Building an AWS Solutions Architect Agent with Strands, LM Studio, and MCP Tools
Running AI agents locally has never been more accessible. In this tutorial, you’ll learn how to build a sophisticated AWS Solutions Architect agent that runs entirely on your machine using LM Studio, extended with powerful AWS documentation tools through the Model Context Protocol (MCP).
What You’ll Build
By the end of this guide, you’ll have:
- A conversational AI agent running on your local LM Studio instance
- Custom AWS architecture tools for VPC design, compute recommendations, and cost estimation
- Integration with AWS’s official MCP server for real-time documentation access
- A complete solutions architect assistant that can answer questions about AWS services, regional availability, and best practices
Prerequisites
Before we begin, make sure you have:
- Python 3.8 or higher installed
- [LM Studio](https://lmstudio.ai/) downloaded and installed
- A local LLM model loaded in LM Studio (I recommend Llama 3 or Mistral variants)
- Basic familiarity with Python and AWS concepts
Part 1: Setting Up Your First Strands Agent with LM Studio
Install Dependencies
First, create a new project directory and install the required packages:
pip install strands-agents openai
Create Your First Agent
Strands makes it incredibly simple to connect to LM Studio.

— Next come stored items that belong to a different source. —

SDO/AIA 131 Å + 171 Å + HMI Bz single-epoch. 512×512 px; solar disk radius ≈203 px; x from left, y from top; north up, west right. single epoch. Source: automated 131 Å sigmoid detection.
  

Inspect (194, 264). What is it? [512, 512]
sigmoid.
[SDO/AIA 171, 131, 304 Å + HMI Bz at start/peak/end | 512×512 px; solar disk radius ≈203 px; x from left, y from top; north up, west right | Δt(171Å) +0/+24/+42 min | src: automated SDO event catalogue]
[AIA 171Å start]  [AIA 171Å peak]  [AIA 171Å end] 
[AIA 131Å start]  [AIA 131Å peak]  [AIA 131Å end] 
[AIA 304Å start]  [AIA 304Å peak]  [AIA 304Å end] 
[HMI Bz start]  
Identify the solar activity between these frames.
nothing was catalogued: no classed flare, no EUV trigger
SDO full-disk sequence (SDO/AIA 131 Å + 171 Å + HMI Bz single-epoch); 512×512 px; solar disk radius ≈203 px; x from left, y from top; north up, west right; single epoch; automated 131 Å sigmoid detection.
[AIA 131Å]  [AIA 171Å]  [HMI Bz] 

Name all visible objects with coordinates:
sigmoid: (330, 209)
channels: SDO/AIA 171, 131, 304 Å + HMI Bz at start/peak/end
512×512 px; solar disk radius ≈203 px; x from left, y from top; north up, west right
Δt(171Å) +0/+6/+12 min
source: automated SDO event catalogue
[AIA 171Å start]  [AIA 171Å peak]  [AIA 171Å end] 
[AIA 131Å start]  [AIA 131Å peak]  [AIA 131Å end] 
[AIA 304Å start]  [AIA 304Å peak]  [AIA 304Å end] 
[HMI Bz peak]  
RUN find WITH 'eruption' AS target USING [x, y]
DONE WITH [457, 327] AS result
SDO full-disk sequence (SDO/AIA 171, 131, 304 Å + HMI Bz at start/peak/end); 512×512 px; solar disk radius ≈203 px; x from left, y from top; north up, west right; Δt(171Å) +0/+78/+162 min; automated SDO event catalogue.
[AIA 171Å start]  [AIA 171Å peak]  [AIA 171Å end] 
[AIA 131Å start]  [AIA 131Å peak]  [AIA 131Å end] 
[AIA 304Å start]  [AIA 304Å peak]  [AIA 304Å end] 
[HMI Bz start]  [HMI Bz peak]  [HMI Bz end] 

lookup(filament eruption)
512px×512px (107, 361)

Create a file called strands_agent.py:
from strands import Agent
from strands.models.openai import OpenAIModel
# Configure OpenAI-compatible model pointing to LM Studio
model = OpenAIModel(
client_args={
"api_key": "lm-studio", # LM Studio doesn't require a real key
"base_url": "http://localhost:1234/v1",
},
model_id="local-model", # LM Studio typically uses this identifier
params={
"max_tokens": 1000,
"temperature": 0.7,
}
)
# Create Strands agent with LM Studio as the LLM provider
agent = Agent(
name="LMStudioChatAgent",
system_prompt="You are a helpful AI assistant. Provide clear, concise, and accurate responses.",
model=model
)
def main():
print("Strands Agent with LM Studio")
print("=" * 50)
print("Make sure LM Studio is running on http://localhost:1234")
print("Type 'quit' to exit")
print("=" * 50)
while True:
user_input = input("\nYou: ").strip()
if user_input.lower() == 'quit':
print("Goodbye!")
break
if not user_input:
continue
# Run the agent with the user's message
response = agent(user_input)
print(f"\nAssistant: {response}")
if __name__ == "__main__":
main()
Start LM Studio
- Open LM Studio
- Load your preferred model (e.g., Llama 3.1 8B)
- Navigate to the “Local Server” tab
- Click “Start Server” (it will run on http://localhost:1234 by default)
Run Your Agent
python strands_agent.py
You now have a working conversational agent running entirely on your local machine! The beauty of Strands is that it automatically handles conversation history, so your agent maintains context across multiple turns.
Part 2: Extending to an AWS Solutions Architect
Now let’s transform this basic agent into a specialized AWS Solutions Architect by adding custom tools.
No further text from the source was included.